Manuella Chainot-Bataille a vu l’intérêt de faire évoluer certaines de ses pratiques pédagogiques pour stimuler l’envie de lire, de comprendre, d’apprendre. "Les premiers supports de sketchnoting que j’ai conçus ont été la schématisation de poèmes et de chansons pour les apprendre, pratique que je réalisais auparavant avec des illustrations sélectionnées dans des banques d'images." L’intérêt des élèves s’en est trouvé renouvelé : le support intégralement conçu pour eux renforce le sentiment d’appartenance au groupe-classe ainsi que la relation avec la professeure. Celle-ci observe le même constat concernant les cartes d’apprentissage4 qu’elle utilise lors d’entretiens individuels pour aider les élèves à se positionner, à observer leurs progrès et pour fixer des objectifs nouveaux. C’est un temps d’échanges et d’auto-évaluation. "J'utilisais déjà les cartes d'apprentissage lorsque j'avais des élèves de cours moyen (CM) et sans les illustrations, juste les textes. J'ai l'impression que le support visuel motive davantage les élèves et qu'ils sont plus impliqués encore, même si ce dispositif est déjà bien impliquant", indique-t-elle. Cette année, au deuxième trimestre, l’enseignante a souhaité vérifier cette hypothèse en réalisant avec les élèves deux cartes d’apprentissage individualisées. Ils ont ainsi participé à la création de leurs propres outils d’évaluation. "C’était vraiment un temps fort", souligne l’enseignante.

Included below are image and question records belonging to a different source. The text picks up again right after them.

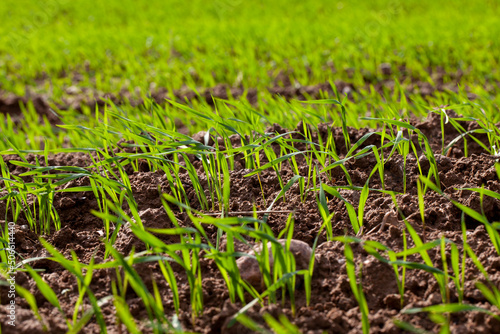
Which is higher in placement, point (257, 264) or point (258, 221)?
point (258, 221)

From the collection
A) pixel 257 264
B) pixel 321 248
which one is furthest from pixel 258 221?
pixel 321 248

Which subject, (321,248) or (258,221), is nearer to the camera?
(258,221)

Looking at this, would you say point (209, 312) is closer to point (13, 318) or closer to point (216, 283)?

La réussite de ce dispositif tient en amont à la pratique régulière en classe de cette démarche innovante de co-construction de documents sketchnotés. Au fil de l’année, l’enseignante a pour objectif d’accorder une place de plus en plus importante à la part de création de documents de travail par les élèves. À l’origine de l’activité, il y a toujours des exemples entièrement réalisés par le professeur : textes à apprendre et/ou à jouer pour aider à la compréhension (pièce de théâtre, chansons, poèmes...). Pour travailler sur la suite d’un texte ou sur un texte nouveau, on peut proposer un document partiel à compléter par les élèves lors d’une séance suivante : associer des dessins aux mots importants, choisir des couleurs, des cadres et être capable d’expliquer ses choix pour montrer ce que l’on a compris du texte. "La multiplication d’associations d’idées grâce au choix de mots, d’images, de couleurs propres à l’élève facilite l’encodage, note l’enseignante. L'autre point fort, c’est que c’est une activité qui détend et l’impact sur le climat de classe est réel." L’activité libère le griffonnage, autorise le dessin, encourage la créativité en connexion avec la réflexion et la concentration.
 
Pour la deuxième année, l’enseignante a mis en place une activité régulière de création de fiches aide-mémoire portant sur des compétences méthodologiques (recette pour apprendre les mots, recette pour corriger ses textes...) et des notions fondamentales disciplinaires (l’addition posée, le verbe...). Les élèves travaillent toujours en groupes. Leur objectif est de traduire par la pensée visuelle ce qu’ils ont compris de la notion ciblée. Ils peuvent noter des mots-clés, des dessins, créer des zones ou encore numéroter. Ce panel d’outils met en confiance des élèves qui, en CP/CE1, entrent dans l’écrit à leur rythme. Certains vont associer un dessin à un mot-clé, d’autres écrire des exemples brefs, d’autres encore rédiger des phrases complètes. La différenciation pédagogique est ici pleinement mise en œuvre. Et puis, il faut avant tout échanger, réfléchir, mettre en commun. "Le support rend visibles les liens faits par le cerveau et parfois on est surpris de voir par quel aspect de la notion débutent les explications", précise l’enseignante. Le document en construction fait l’objet d’échanges avec la professeure : les élèves posent des questions ou expliquent les raisons de leurs choix. L’accompagnement de la professeure et l’éventuelle remédiation proposée sont adaptés à chaque groupe. Cette démarche de projet s’inscrit dans le domaine 2 du socle commun de connaissances et de compétences "Les méthodes et outils pour apprendre". Ici, l’appropriation du support favorise la mémorisation mais l’objectif poursuivi est aussi de développer l’autonomie : être capable de se servir de la fiche-outil quand on en a besoin, ultérieurement, dans l’année.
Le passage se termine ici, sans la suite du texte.